Task item ::
According to the Ollama timeout issue, on what GPU hardware is the server running?
#### Supplied text ####
504 Gateway Timeout with Concurrent Requests to Ollama #5858

Closed
opened 2025-11-12 13:13:56 -06:00 by GiteaMirror · 2 comments
Owner

Originally created by @Mascinissa on GitHub (Feb 11, 2025).

I'm experiencing timeout issues when running multiple concurrent processes that send requests to the Ollama server (v0.5.7).

Environment:

  • Hardware: NVIDIA A100-SXM4-80GB
  • Model: Llama 3.3 70B
  • Ollama Version: 0.5.7
  • Client: OpenAI Python SDK
  • Setup: Multiple concurrent processes sending requests to the same ollama server

Code:

Here is how the code of each process looks like:

from openai import OpenAI

client = OpenAI(
    base_url='http://localhost:11434/v1',
    api_key='ollama',
    timeout=120.0  # Has no effect if > 60
)

for messages in prep_messages():  # messages generated programmatically
    response = client.chat.completions.create(
        model="llama3.3",
        messages=messages,
        timeout=120.0  # Has no effect if > 60
    )
    do_smth(response)

Issue:

When the number of concurrent processes increases, requests start timing out after around 1 minute. Here are few log lines showing a timed out request:

...
[GIN] 2025/02/11 - 06:13:02 | 200 |  45.023583657s | 127.0.0.1 | POST "/v1/chat/completions"
[GIN] 2025/02/11 - 06:13:28 | 500 |  59.794127092s | 127.0.0.1 | POST "/v1/chat/completions"
[GIN] 2025/02/11 - 06:13:58 | 200 |  51.127991889s | 127.0.0.1 | POST "/v1/chat/completions"
#### Listed records ####
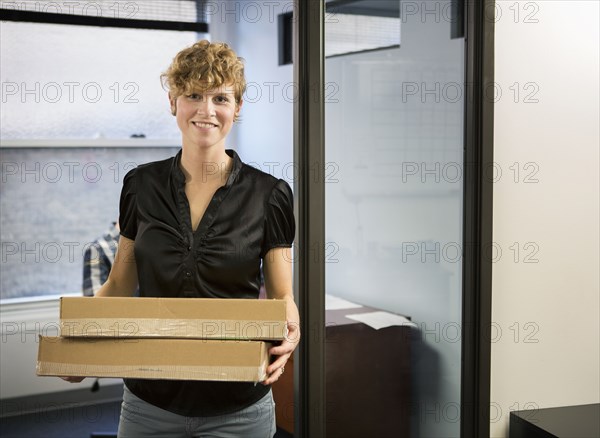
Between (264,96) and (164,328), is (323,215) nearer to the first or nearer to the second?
(264,96)

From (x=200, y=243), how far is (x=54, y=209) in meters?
2.37

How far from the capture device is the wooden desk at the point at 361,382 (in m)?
2.46

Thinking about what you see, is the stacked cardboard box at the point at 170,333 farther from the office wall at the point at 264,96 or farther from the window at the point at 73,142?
the window at the point at 73,142

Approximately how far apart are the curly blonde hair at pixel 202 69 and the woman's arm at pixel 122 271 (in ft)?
1.18

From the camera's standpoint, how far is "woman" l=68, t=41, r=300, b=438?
1.58 metres

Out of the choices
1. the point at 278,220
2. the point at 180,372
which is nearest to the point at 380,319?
the point at 278,220

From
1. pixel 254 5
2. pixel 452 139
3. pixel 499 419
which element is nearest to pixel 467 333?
pixel 499 419

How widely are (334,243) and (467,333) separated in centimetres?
62

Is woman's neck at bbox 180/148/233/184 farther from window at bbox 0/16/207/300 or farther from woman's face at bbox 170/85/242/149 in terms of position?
window at bbox 0/16/207/300

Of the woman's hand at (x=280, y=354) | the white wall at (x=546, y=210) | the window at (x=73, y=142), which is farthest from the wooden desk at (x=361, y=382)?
the window at (x=73, y=142)

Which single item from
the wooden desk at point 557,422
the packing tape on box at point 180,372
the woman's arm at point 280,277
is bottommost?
the wooden desk at point 557,422

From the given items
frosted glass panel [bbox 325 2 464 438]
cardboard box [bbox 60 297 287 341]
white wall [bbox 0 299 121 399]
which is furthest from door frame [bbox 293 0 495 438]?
white wall [bbox 0 299 121 399]

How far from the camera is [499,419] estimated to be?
8.85 feet

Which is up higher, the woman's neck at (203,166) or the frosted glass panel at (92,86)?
the frosted glass panel at (92,86)
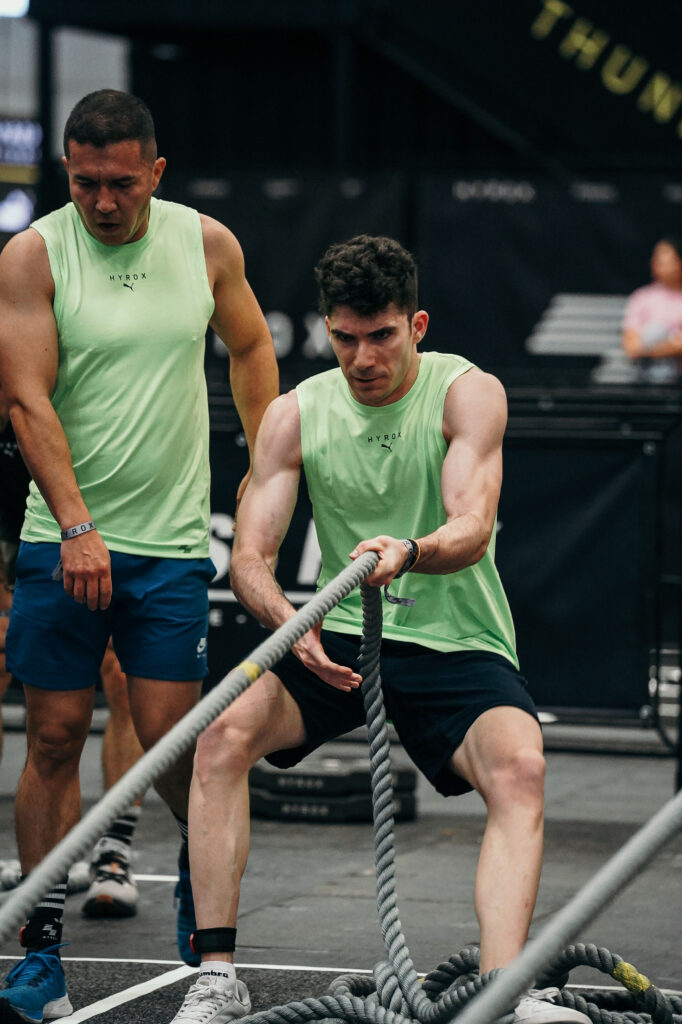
####
Answer section ::
NVIDIA A100-SXM4-80GB